### Textvorlage
Als stilistisch grenzgängerisch 
          - zugleich zukunftsweisend wie reaktionär - begegnet uns die Orgelmusik 
          Alexandre-Pierre-François Boëlys: Fernab des seichten Zeitgeschmacks 
          der nachrevolutionären Epoche offenbart sich in seinen Werken eine 
          eigenwillige Symbiose aus den tradierten Formen des Grand Siècle, 
          aus einem nahezu scholastisch anmutenden Hang zu Polyphonie und komplexer 
          Kontrapunktik, aus Einflüssen der Wiener Klassik wie auch aus den 
          pianistisch inspirierten Charakterstücken der Frühromantik.
        Boëlys kompositorisches Schaffen 
          der ersten beiden Jahrzehnte des 19. Jahrhunderts beinhaltete neben 
          pädagogisch orientierten Klavierstücken hauptsächlich 
          Kammermusik, die Orgel rückte erst in den Dreißigerjahren 
          immer mehr in den Vordergrund, als er die Möglichkeit erhielt, 
          als Aushilfsorganist von Saint-Gervais in Paris zumindest in gewisser 
          Regelmäßigkeit das Instrument, an dem während mehrerer 
          Generationen die Couperins wirkten, zu spielen. Hier entstanden erste 
          liturgisch konzipierte Orgelstücke. Ihre Formstruktur als Versettenkompositionen 
          entsprach noch ganz der überlieferten Aufführungspraxis, doch 
          auch in Registrierung und in der Reihung von Plein Jeux, Duos, Trios, 
          Récits, Tailles, Dialogues und Grand Jeux folgte der Komponist 
          noch der Tradition der Livres d’Orgue, die schon mehrere Jahrzehnte 
          ausgestorben schien. Vom Zeitgeschmack weitgehend unbeeindruckt, ließ 
          er sich nur in seiner Fantasia pour le Judex crederis au Te Deum (opus 
          38/4) zu offensichtlicher Lautmalerei hinreißen, zu einer beinahe 
          schon ironisch anmutenden Kopie der von Pastoralidyllen und Gewitterdarstellungen 
          strotzenden Improvisationen seiner Organistenkollegen Armand-Louis Couperin 
          oder Guillaume Lasceux. In Kennerkreisen wurde Boëlys Spiel gerühmt, 
          sein Einsatz für das Œuvre Bachs sogar mit dem Wirken Mendelssohns 
          verglichen, den er mit größter Wahrscheinlichkeit während 
          dessen Parisaufenthalt 1831 kennengelernt hatte.

### Datenauszüge
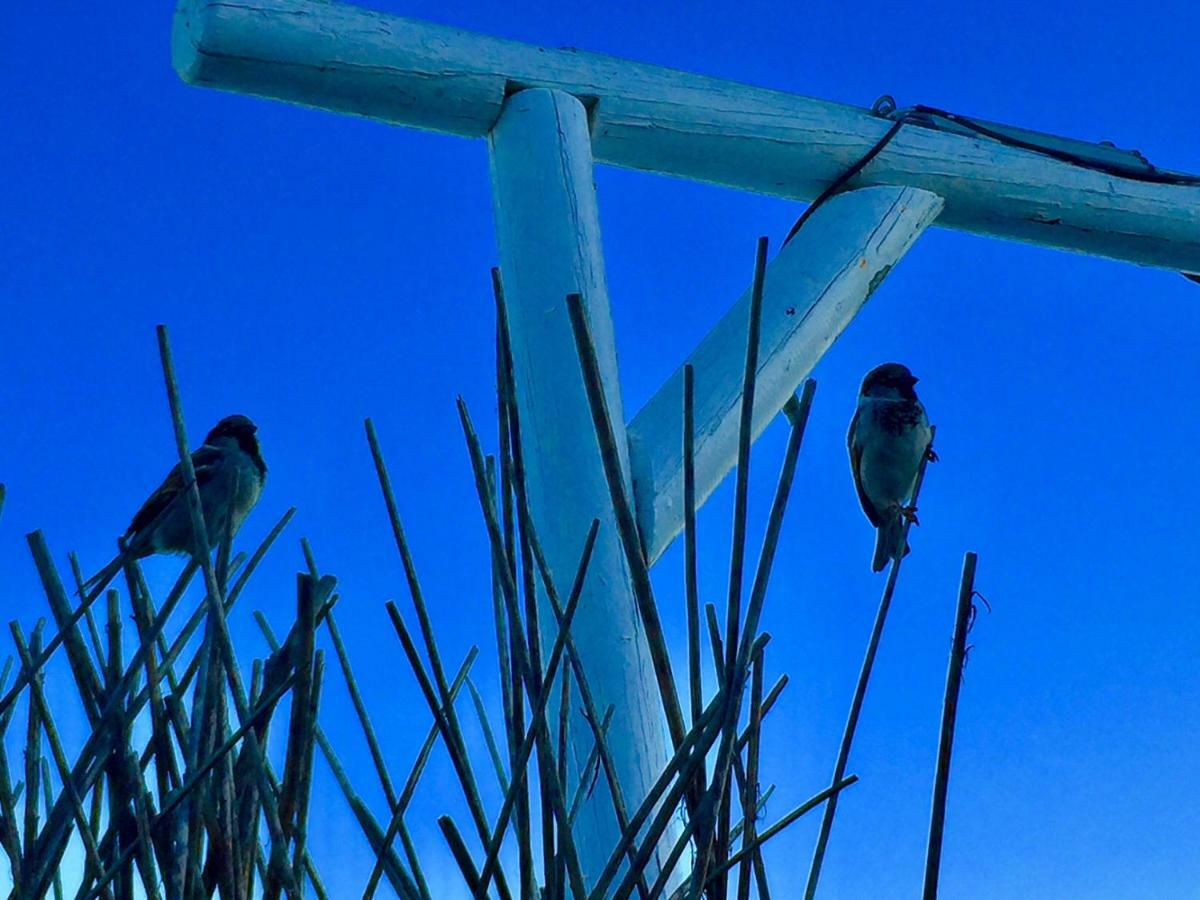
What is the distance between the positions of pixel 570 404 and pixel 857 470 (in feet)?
3.86

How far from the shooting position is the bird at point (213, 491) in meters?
2.47

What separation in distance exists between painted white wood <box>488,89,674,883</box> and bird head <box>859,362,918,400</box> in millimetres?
1169

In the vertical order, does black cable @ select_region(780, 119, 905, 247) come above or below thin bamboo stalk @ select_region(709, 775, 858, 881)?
above

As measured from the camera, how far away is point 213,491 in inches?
99.2

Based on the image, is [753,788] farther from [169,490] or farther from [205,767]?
[169,490]

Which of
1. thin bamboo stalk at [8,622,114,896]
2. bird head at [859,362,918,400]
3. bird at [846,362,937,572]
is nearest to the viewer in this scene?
thin bamboo stalk at [8,622,114,896]

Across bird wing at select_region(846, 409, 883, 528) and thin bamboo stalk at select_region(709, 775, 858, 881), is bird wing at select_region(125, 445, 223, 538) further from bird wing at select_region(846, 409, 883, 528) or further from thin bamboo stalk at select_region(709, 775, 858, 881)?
thin bamboo stalk at select_region(709, 775, 858, 881)

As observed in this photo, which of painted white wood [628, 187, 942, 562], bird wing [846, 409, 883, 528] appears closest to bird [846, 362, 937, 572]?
bird wing [846, 409, 883, 528]

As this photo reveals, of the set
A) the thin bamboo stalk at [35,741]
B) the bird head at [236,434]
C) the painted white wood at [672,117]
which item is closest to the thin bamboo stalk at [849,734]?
the thin bamboo stalk at [35,741]

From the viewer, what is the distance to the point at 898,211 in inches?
69.6

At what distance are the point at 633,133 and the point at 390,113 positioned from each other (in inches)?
10.3

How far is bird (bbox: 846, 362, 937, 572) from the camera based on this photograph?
94.3 inches

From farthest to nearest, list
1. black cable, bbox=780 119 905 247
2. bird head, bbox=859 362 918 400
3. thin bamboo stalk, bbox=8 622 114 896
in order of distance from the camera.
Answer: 1. bird head, bbox=859 362 918 400
2. black cable, bbox=780 119 905 247
3. thin bamboo stalk, bbox=8 622 114 896

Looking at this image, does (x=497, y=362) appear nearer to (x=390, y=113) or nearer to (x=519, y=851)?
(x=519, y=851)
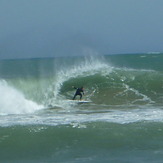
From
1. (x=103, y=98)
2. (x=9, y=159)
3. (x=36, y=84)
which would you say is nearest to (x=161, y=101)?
(x=103, y=98)

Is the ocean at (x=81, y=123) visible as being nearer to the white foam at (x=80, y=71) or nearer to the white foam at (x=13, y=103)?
the white foam at (x=13, y=103)

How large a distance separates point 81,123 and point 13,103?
621cm

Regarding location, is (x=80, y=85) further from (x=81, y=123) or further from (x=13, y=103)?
(x=81, y=123)

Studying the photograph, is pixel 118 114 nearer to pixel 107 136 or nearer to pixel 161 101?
pixel 107 136

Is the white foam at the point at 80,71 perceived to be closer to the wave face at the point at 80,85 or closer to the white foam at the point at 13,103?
the wave face at the point at 80,85

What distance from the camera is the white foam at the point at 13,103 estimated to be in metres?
18.8

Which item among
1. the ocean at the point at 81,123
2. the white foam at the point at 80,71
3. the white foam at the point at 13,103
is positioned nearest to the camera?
the ocean at the point at 81,123

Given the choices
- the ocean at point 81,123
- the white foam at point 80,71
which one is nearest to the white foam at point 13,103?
the ocean at point 81,123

### Aufgaben
(A) Fassen Sie den Text über Boëly in zwei Sätzen zusammen.
(B) Schreiben Sie aus dem Text über Boëly alles ab „Als stilistisch grenzgängerisch“ bis hinunter zu „Charakterstücken der Frühromantik.“ heraus.
(C) Wann hat Boëly laut dem Text über Boëly Mendelssohn höchstwahrscheinlich kennengelernt?

### Lösungen
(A) Boëlys Orgelmusik verbindet die tradierten Formen des Grand Siècle, einen Hang zu Polyphonie und Kontrapunktik, Einflüsse der Wiener Klassik und die pianistischen Charakterstücke der Frühromantik. Nachdem er anfangs vor allem Klavierstücke und Kammermusik geschrieben hatte, schuf er ab den Dreißigerjahren als Aushilfsorganist von Saint-Gervais liturgische Orgelstücke in der Tradition der Livres d'Orgue, und in Kennerkreisen wurde sein Spiel gerühmt.

(B)
Als stilistisch grenzgängerisch 
          - zugleich zukunftsweisend wie reaktionär - begegnet uns die Orgelmusik 
          Alexandre-Pierre-François Boëlys: Fernab des seichten Zeitgeschmacks 
          der nachrevolutionären Epoche offenbart sich in seinen Werken eine 
          eigenwillige Symbiose aus den tradierten Formen des Grand Siècle, 
          aus einem nahezu scholastisch anmutenden Hang zu Polyphonie und komplexer 
          Kontrapunktik, aus Einflüssen der Wiener Klassik wie auch aus den 
          pianistisch inspirierten Charakterstücken der Frühromantik.

(C) Während Mendelssohns Parisaufenthalt 1831.